TASK TO CARRY OUT – Which lines of the records contain the word "this", counting only matches in the same case? Filter those lines out and copy each one in full.

______________________________

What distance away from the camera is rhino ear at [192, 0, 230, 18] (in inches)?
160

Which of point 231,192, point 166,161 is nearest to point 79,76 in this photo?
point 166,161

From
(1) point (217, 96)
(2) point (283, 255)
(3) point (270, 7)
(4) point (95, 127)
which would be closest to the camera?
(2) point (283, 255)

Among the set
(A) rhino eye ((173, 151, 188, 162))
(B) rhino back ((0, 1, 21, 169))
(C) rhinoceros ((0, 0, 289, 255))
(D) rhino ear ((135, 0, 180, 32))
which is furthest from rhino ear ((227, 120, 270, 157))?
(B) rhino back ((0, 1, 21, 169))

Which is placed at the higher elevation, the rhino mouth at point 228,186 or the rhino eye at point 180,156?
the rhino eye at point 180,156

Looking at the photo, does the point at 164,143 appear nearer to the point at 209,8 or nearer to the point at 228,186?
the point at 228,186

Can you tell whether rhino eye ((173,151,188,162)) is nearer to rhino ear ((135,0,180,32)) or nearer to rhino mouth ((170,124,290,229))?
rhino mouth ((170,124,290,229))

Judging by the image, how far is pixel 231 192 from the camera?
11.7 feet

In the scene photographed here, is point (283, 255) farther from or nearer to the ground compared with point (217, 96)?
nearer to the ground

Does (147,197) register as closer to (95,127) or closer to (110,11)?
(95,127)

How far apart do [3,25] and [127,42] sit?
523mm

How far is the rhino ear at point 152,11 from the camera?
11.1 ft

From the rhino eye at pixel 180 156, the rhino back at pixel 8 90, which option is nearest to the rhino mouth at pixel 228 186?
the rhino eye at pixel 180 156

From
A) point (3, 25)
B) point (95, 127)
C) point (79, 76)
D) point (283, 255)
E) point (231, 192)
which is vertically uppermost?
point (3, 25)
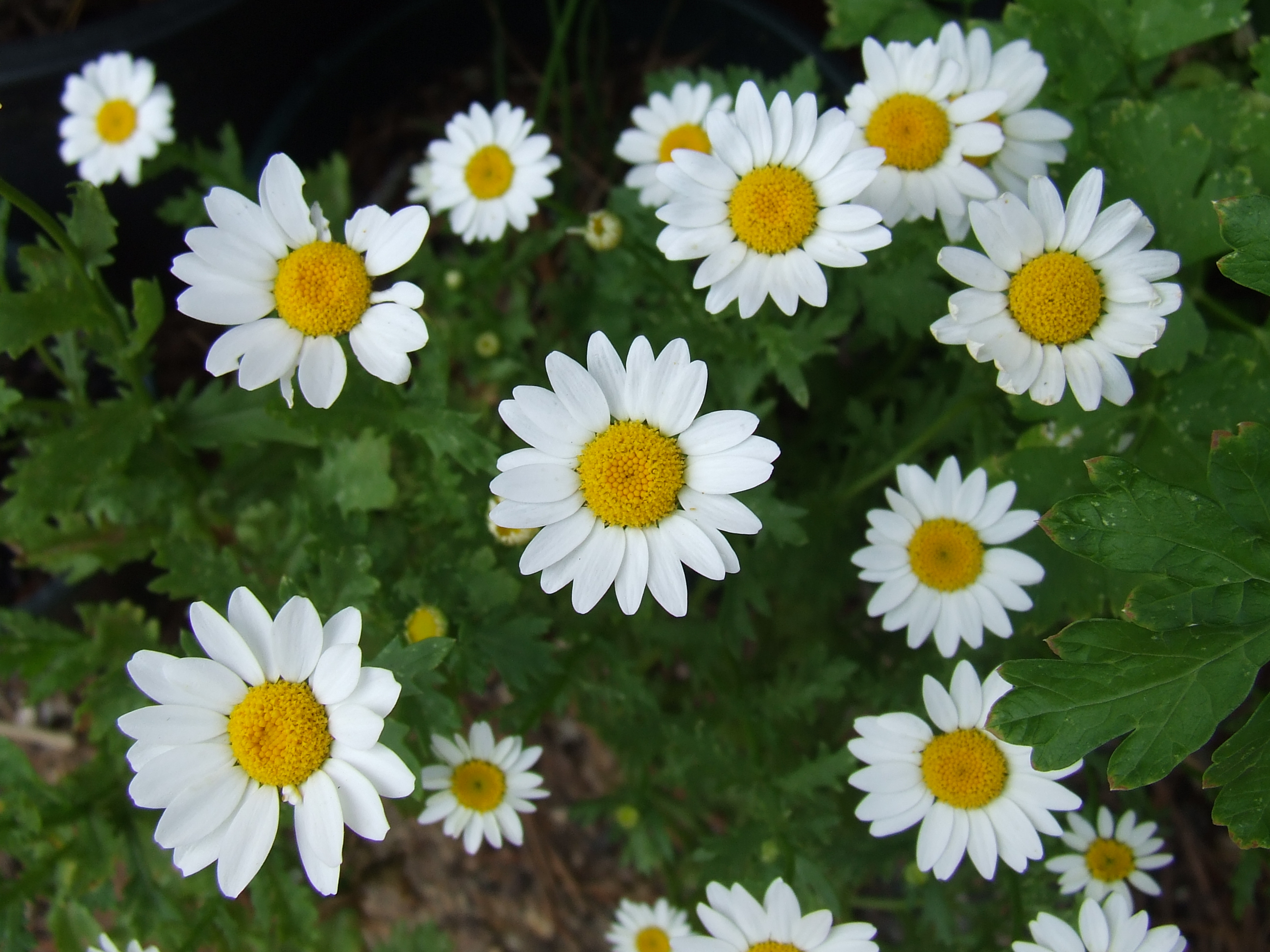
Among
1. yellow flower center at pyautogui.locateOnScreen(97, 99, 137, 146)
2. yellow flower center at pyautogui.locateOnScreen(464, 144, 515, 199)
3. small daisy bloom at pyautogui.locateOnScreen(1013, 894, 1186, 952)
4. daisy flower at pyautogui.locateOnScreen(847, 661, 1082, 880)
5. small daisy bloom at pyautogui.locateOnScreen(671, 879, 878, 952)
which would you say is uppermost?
yellow flower center at pyautogui.locateOnScreen(97, 99, 137, 146)

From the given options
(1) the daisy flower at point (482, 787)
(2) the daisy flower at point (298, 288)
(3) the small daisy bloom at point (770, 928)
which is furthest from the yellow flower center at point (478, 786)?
(2) the daisy flower at point (298, 288)

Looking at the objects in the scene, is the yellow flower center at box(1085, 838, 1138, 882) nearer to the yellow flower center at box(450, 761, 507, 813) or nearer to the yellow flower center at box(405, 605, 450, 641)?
the yellow flower center at box(450, 761, 507, 813)

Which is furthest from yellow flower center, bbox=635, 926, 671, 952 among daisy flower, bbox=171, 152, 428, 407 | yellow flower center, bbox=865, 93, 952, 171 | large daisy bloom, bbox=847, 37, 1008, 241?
yellow flower center, bbox=865, 93, 952, 171

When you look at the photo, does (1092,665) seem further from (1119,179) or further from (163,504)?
(163,504)

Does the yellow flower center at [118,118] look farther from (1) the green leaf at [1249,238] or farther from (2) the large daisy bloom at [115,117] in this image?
(1) the green leaf at [1249,238]

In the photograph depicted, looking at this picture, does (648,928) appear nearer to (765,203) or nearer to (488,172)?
(765,203)
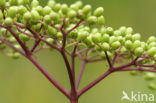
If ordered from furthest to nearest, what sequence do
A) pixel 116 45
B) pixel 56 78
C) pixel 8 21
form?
pixel 56 78 < pixel 116 45 < pixel 8 21

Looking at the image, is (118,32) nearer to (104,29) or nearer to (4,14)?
(104,29)

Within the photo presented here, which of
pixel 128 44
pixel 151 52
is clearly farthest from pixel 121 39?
pixel 151 52

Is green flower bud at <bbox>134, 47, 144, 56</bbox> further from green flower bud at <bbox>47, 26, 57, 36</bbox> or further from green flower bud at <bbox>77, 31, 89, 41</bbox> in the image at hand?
green flower bud at <bbox>47, 26, 57, 36</bbox>

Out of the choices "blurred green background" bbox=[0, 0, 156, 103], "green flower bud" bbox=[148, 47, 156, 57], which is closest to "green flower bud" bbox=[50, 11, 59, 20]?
"green flower bud" bbox=[148, 47, 156, 57]

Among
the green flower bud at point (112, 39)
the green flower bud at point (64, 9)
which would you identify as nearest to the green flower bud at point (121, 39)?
the green flower bud at point (112, 39)

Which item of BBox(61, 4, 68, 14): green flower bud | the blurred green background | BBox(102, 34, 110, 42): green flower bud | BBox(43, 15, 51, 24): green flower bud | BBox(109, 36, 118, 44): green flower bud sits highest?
BBox(61, 4, 68, 14): green flower bud

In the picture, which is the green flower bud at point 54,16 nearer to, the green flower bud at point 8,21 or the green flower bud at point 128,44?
the green flower bud at point 8,21

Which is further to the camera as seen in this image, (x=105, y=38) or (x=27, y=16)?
(x=105, y=38)

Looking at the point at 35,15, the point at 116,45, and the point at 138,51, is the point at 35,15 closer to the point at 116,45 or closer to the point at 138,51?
the point at 116,45

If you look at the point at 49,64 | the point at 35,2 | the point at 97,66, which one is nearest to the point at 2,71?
the point at 49,64

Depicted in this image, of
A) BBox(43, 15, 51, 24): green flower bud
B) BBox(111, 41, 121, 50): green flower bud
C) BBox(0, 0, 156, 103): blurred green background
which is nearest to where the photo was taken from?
BBox(43, 15, 51, 24): green flower bud

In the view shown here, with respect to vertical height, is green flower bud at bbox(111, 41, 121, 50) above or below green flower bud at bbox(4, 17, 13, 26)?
below

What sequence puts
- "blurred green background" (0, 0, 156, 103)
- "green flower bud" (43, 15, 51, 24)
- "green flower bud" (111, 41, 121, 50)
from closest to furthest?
"green flower bud" (43, 15, 51, 24) → "green flower bud" (111, 41, 121, 50) → "blurred green background" (0, 0, 156, 103)
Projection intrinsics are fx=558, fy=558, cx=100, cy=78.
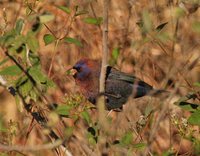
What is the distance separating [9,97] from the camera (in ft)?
17.5

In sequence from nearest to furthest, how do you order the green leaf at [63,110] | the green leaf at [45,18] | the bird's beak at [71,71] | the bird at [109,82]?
1. the green leaf at [45,18]
2. the green leaf at [63,110]
3. the bird's beak at [71,71]
4. the bird at [109,82]

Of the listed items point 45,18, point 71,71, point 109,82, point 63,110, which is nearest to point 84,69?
point 109,82

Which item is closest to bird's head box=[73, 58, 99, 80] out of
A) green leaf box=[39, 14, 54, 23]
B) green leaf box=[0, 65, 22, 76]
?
green leaf box=[0, 65, 22, 76]

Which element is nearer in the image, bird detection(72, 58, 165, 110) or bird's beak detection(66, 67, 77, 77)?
bird's beak detection(66, 67, 77, 77)

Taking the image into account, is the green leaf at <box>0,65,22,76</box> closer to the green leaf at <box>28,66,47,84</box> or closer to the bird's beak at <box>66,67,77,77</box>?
the green leaf at <box>28,66,47,84</box>

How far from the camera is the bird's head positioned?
13.8ft

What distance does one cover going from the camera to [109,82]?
4.38 meters

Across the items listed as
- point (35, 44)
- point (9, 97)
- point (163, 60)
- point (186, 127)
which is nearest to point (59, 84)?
point (9, 97)

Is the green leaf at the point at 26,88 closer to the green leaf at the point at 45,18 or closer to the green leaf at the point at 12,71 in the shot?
the green leaf at the point at 12,71

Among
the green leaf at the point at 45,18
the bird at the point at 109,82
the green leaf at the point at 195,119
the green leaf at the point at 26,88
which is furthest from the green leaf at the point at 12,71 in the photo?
the bird at the point at 109,82

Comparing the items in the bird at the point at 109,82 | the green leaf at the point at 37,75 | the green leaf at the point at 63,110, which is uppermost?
the green leaf at the point at 37,75

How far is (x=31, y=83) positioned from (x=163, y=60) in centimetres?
304

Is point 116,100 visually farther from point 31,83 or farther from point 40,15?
point 40,15

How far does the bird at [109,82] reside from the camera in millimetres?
4151
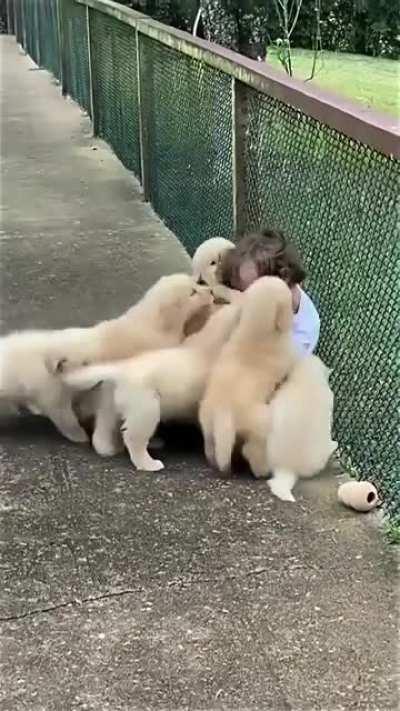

______________________________

EXERCISE OUTPUT –
Which of point 231,192, point 166,161 is nearest to point 79,76 in this photo?
Does the yellow flower center at [118,118] look farther from (1) the green leaf at [1249,238] or farther from (2) the large daisy bloom at [115,117] in this image?
In the photograph depicted, looking at this picture, does (648,928) appear nearer to (765,203) or nearer to (488,172)?
Which is further to the camera as seen in this image, (x=105, y=38) or (x=27, y=16)?
Depicted in this image, of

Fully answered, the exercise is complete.